Heart disease is best treated with early intervention and therapeutic treatment. Early diagnosis is typically found through use of disease progression markers including cholesterol, triglycerides, and high blood pressure. The establishment of these markers was done in all male population studies using people from Western European Descent. It has been more recently appreciated that these markers under-diagnose heart disease in women and in diverse populations. The effectiveness of these markers at predicting heart disease in people with T1D is unknown. We aim to determine how effective these markers are and to use novel technology to identify markers that can lead to earlier diagnosis of heart disease risk in people with T1D. The work in this proposal will collaborate with a 30-year study that has collected and stored blood plasma samples from people with T1D. This cohort has also had regular checkups including assessment of artery health and heart disease risk. We will take the stored blood plasma samples from this cohort to measure traditional markers of heart disease development, and to perform global lipid measurements that allow for the quantification of more than 1000 unique lipids in the plasma. These measurements will allow us to determine risk factors for heart disease development in people with T1D.

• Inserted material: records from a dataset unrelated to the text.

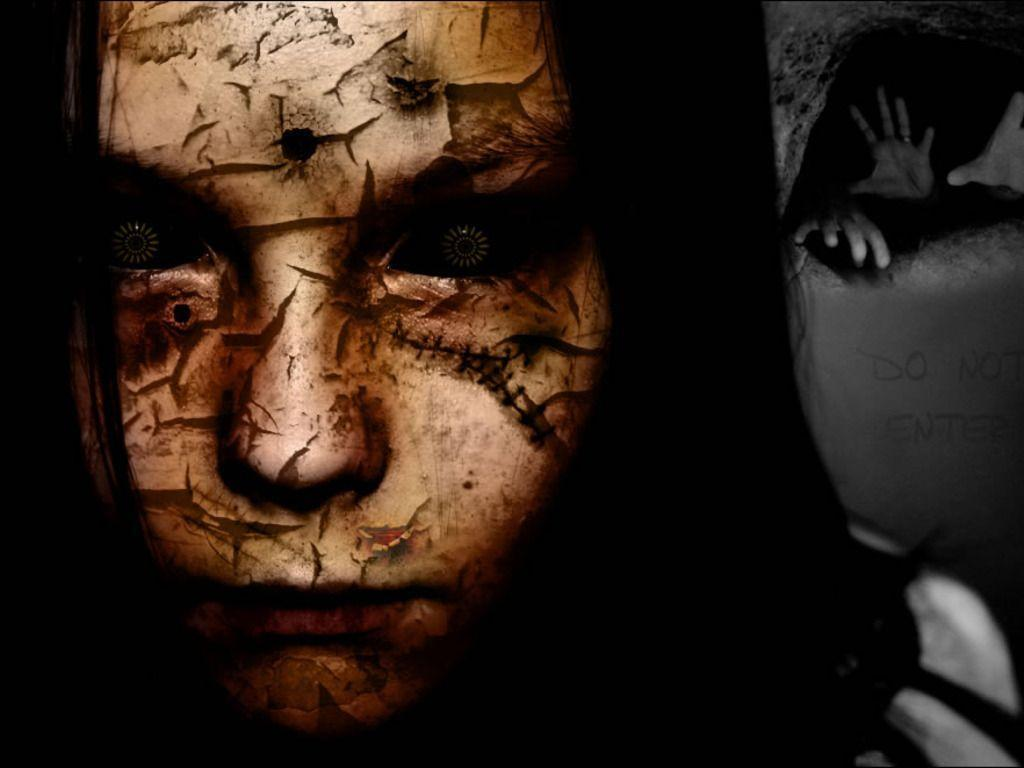 Scary Faces Wallpapers  Wallpaper Cave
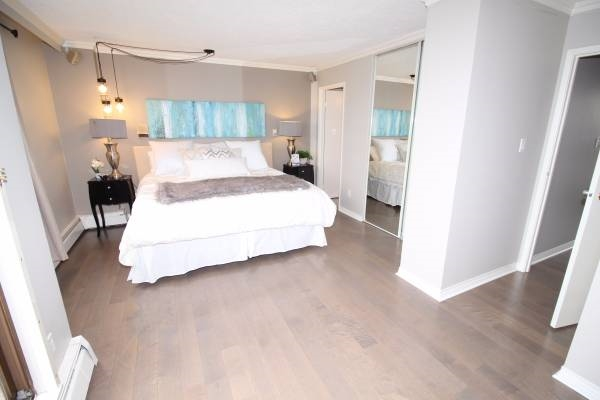 "Photo 11: 1701 320 ROYAL Avenue in New Westminster: Downtown NW Condo for sale in ""THE PEPPER TREE"" : MLS® # R2196193"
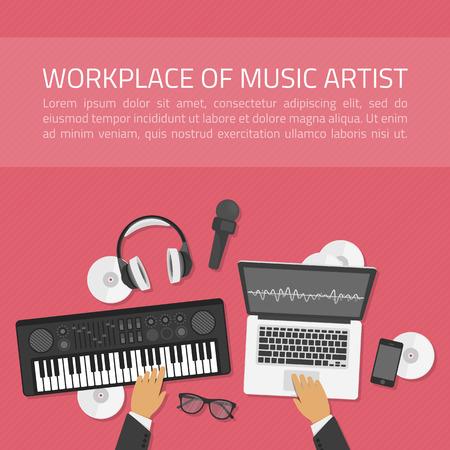 Arbeitsplatz von Musikkünstler Illustration in der modernen Wohnung Stil. Workplace Musik und eine Draufsicht auf einen Synthesizer, Laptop, Kopfhörer mit Mikrofon. Dj kreativen Prozess Konzept. Banner für die Musikschule.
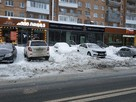 Пробки в 9 баллов и духовное единение с лопатами: как выглядит Самара в снежном апокалипсисе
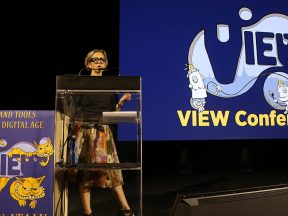Mireille Soria speaking at the VIEW Conference. (Photo: Damné Jesús Pérez Irigoyen.)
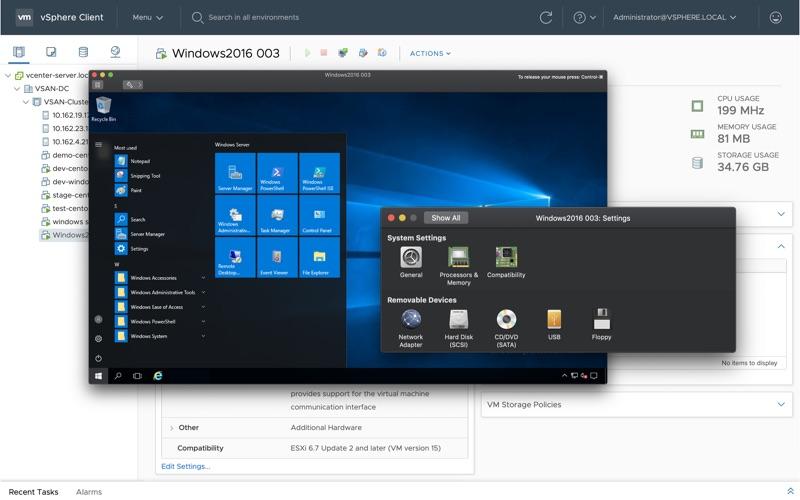 VMware Remote Console for Mac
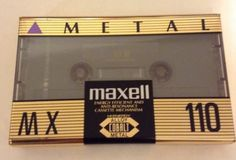Maxell MX 110 High Bias Type Iv Metal  Audio Cassette Tape Vintage Blank Media
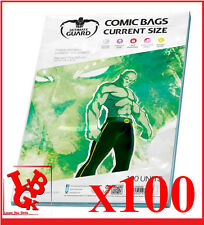 Pochettes Protection comics VO x 100 CURRENT Size Marvel Ultimate Guard # NEUF #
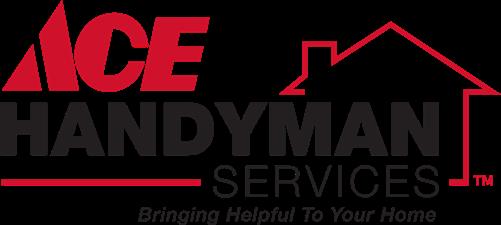 TMTSIF INC - Ace Handyman Services Birmingham NE & Hoover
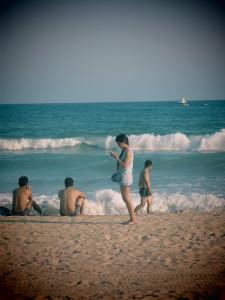 Surfing_40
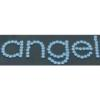 Rhinestone Sticker - Angel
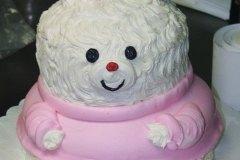 Birthday_Cake_10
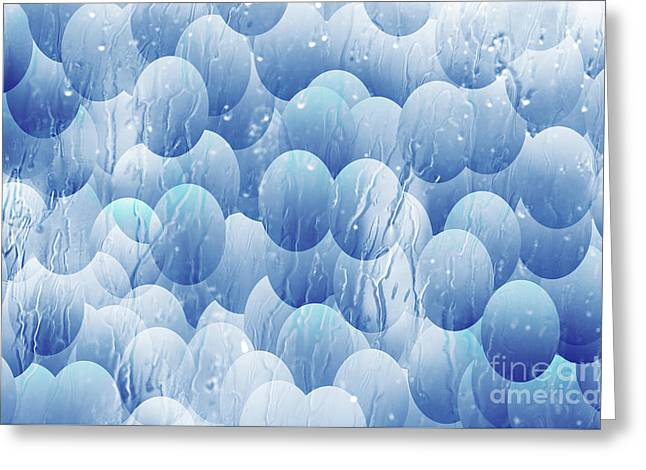 Greeting Card featuring the photograph Blue Eggs - Abstract Background by Michal Boubin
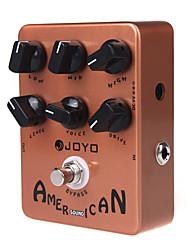 Недорогие -Joyo JF-14 американский звук динамик симулятор электрогитара один блок гитара педаль эффектов
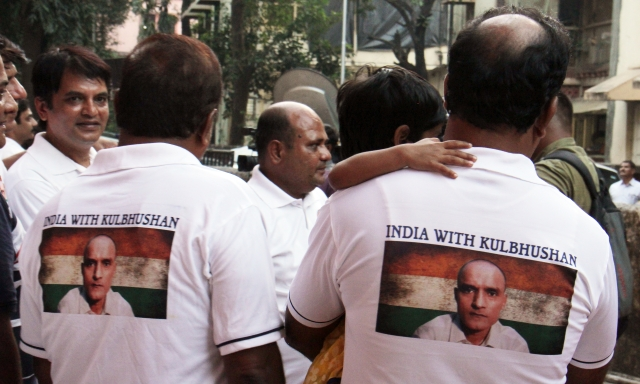 Pakistan's Game With Kulbhushan Jadhav Should End Liberal Delusions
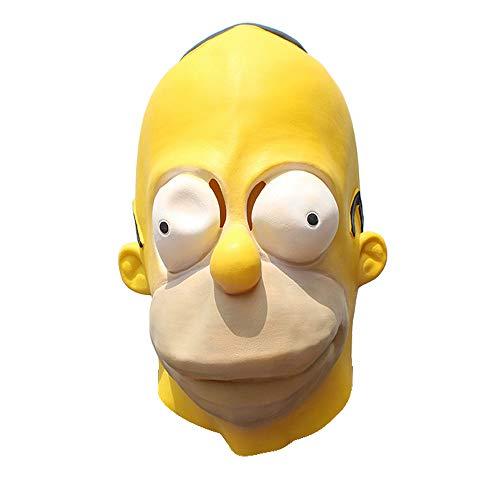 D & M Simpson Maske Halloween-Streich-Cartoon-Maske Gelb Latex Tierkopfschmuck Vollvisierhelm Männer und Frauen Geisterfest Maskerade-Partei Cosplay Maske - Universalgröße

Heart disease is currently treated and prevented with several drugs to lower lipids and thin blood. Although these drugs are well tested in the general population and in people with Type 2 Diabetes, little is known about the effectiveness of these treatments in people with T1D. More than half of the people in the 30-year T1D cohort are currently on drugs to treat heart disease development and lower blood lipid levels. We have selected samples from people with T1D that are on several heart disease drugs to test the effectiveness of these drugs at treating heart disease in T1D. We will use computational modeling to determine the effectiveness of these treatments by determining the progression of blood vessel blockage and blood lipid levels in people with T1D. Through identifying early risk factors that can diagnose heart disease before it develops, and determining the effectiveness of heart disease treatment, the work in this proposal will improve quantity and quality of life for people with T1D.